Lots of folks still without power here on the East Coast. Word is that in Charles Town WV the Burger King, KFC, FOOD LION, etc have had to throw out all their frozen and refrigerated foods. That's a heck of a lot of food!
I have full freezers here - both the freezer part of the refrigerator and the free-standing upright 14.7 cubic foot freezer. What, you ask, would *I* do in an extended power outage during the summer?
FIRST - I'd see if I could get any dry ice. I know that AirGas in Martinsburg sells it, but don't know their hours and have not tried to see if they are open during this since, well, I don't need the stuff. Yes, I have emergency cash on hand to pay for that.
SECOND - I'd wrap the freezer in blankets. I sure don't need them now! And the freezers being so full they'd last 3 days or more with added insulation.
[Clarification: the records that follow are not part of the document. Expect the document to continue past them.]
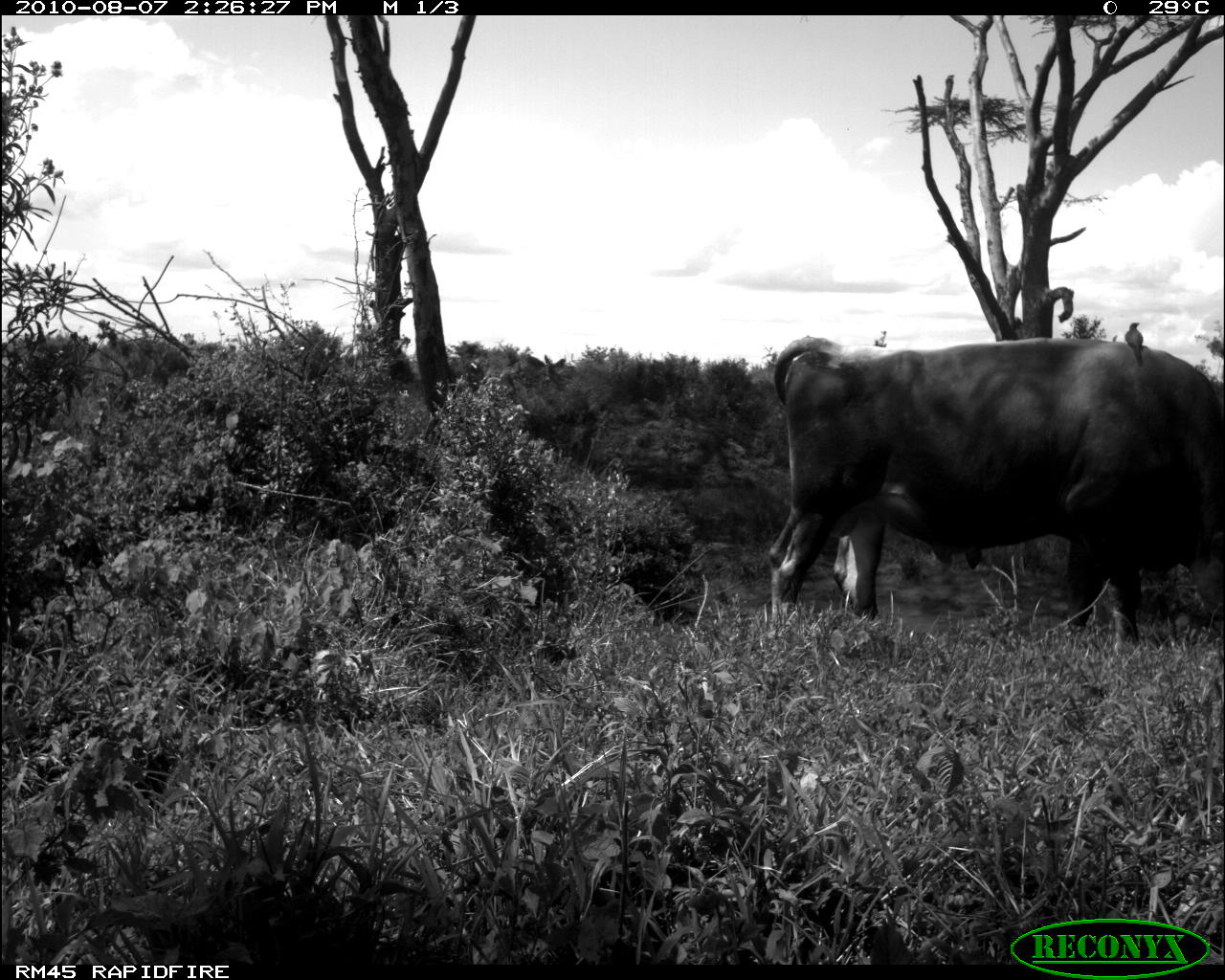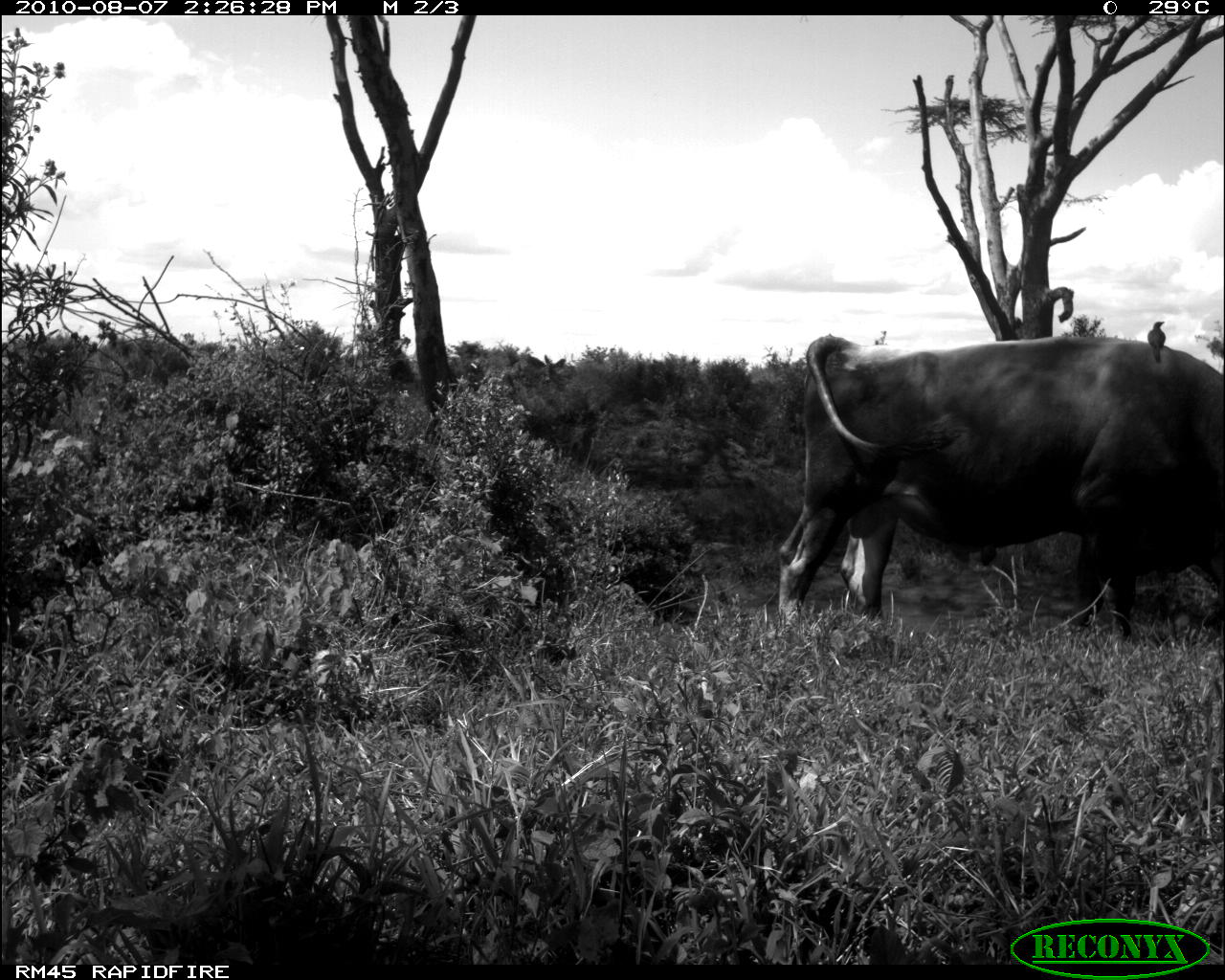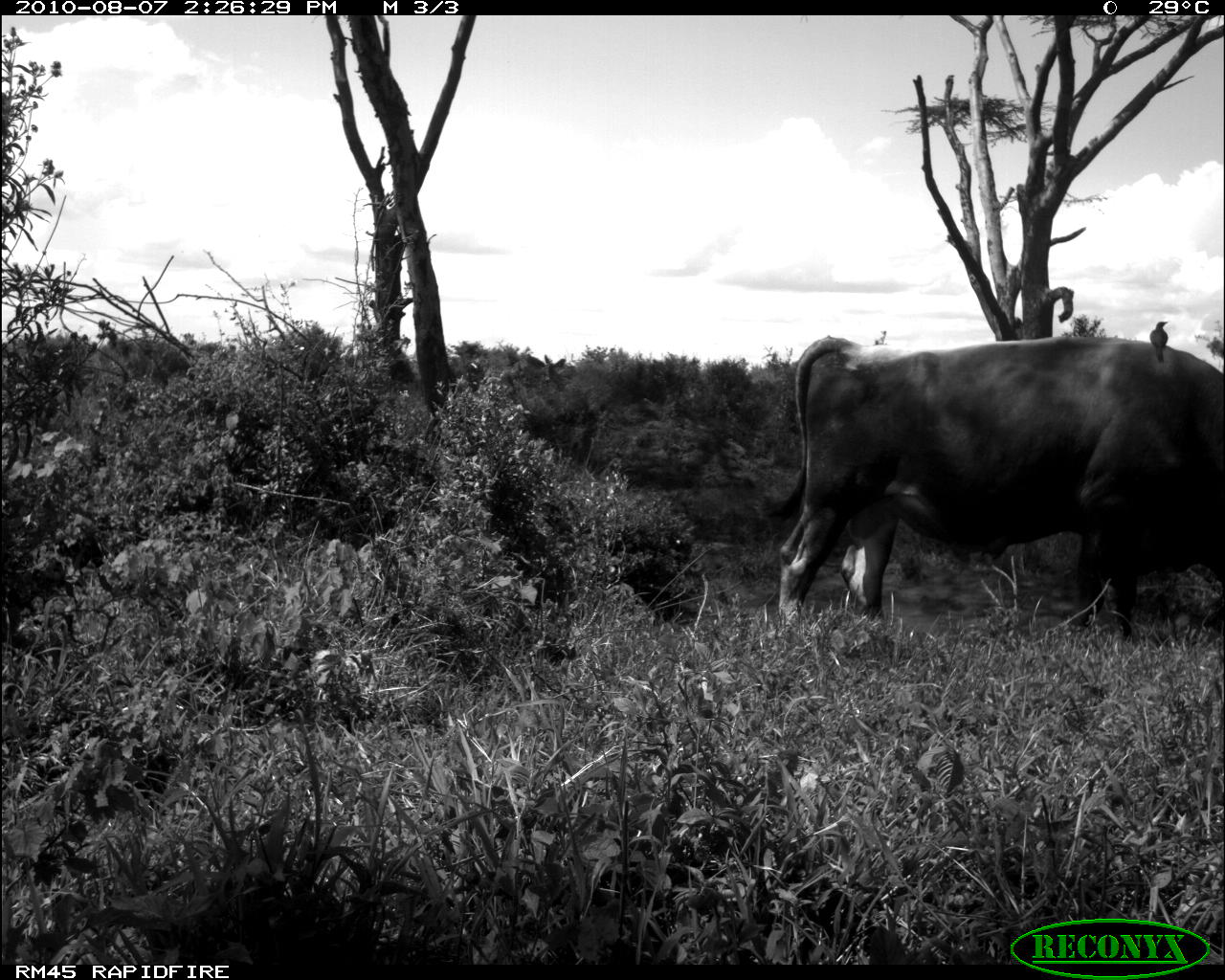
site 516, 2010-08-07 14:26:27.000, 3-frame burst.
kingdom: Animalia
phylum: Chordata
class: Mammalia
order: Artiodactyla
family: Bovidae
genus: Bos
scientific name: Bos taurus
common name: domestic cattle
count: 1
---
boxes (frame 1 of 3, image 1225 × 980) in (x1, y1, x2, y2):
bos taurus: (767, 337, 1225, 642); (1125, 323, 1144, 367)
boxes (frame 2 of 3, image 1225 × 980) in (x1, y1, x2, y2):
bos taurus: (778, 336, 1225, 638); (1148, 322, 1166, 364)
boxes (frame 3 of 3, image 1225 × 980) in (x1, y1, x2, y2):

THIRD - I'd can the freezer contents, using a propane-powered camping stove and a case of propane I keep around JUST in case that. Frozen fruits would have sugar and spices added and be canned as pie filling in quart jars (I'd add corn starch when making pies later). Veggies would go in pint or quart jars - and I suppose I might not 'can' them and might make pickles of them instead. The pickles could be water bath canned if power continues out once they are 'done'. Boneless meats go in pint jars, bone-in go in quart jars and get pressure canned. The pork jowl would finally get smoked! The pork shoulder would be smoked, pulled, then canned (maybe in BBQ sauce).
The chicken livers I don't know WHAT I'd do with. Probably make rumaki and eat them rather than try to preserve them further.
Obviously, if we had any ice cream we'd have eaten that early on.
And, of course, we DO have a generator, but in an emergency I might use that only to pump water rather than run the freezer.
Look, it's not like I've got a freezer full of microwaveable dinners or other majorly prepared foods. It's full of 'ingredients' rather than food, as Sharon Astyk might put it. That means that I can MAKE the raw ingredients INTO food and preserve the food.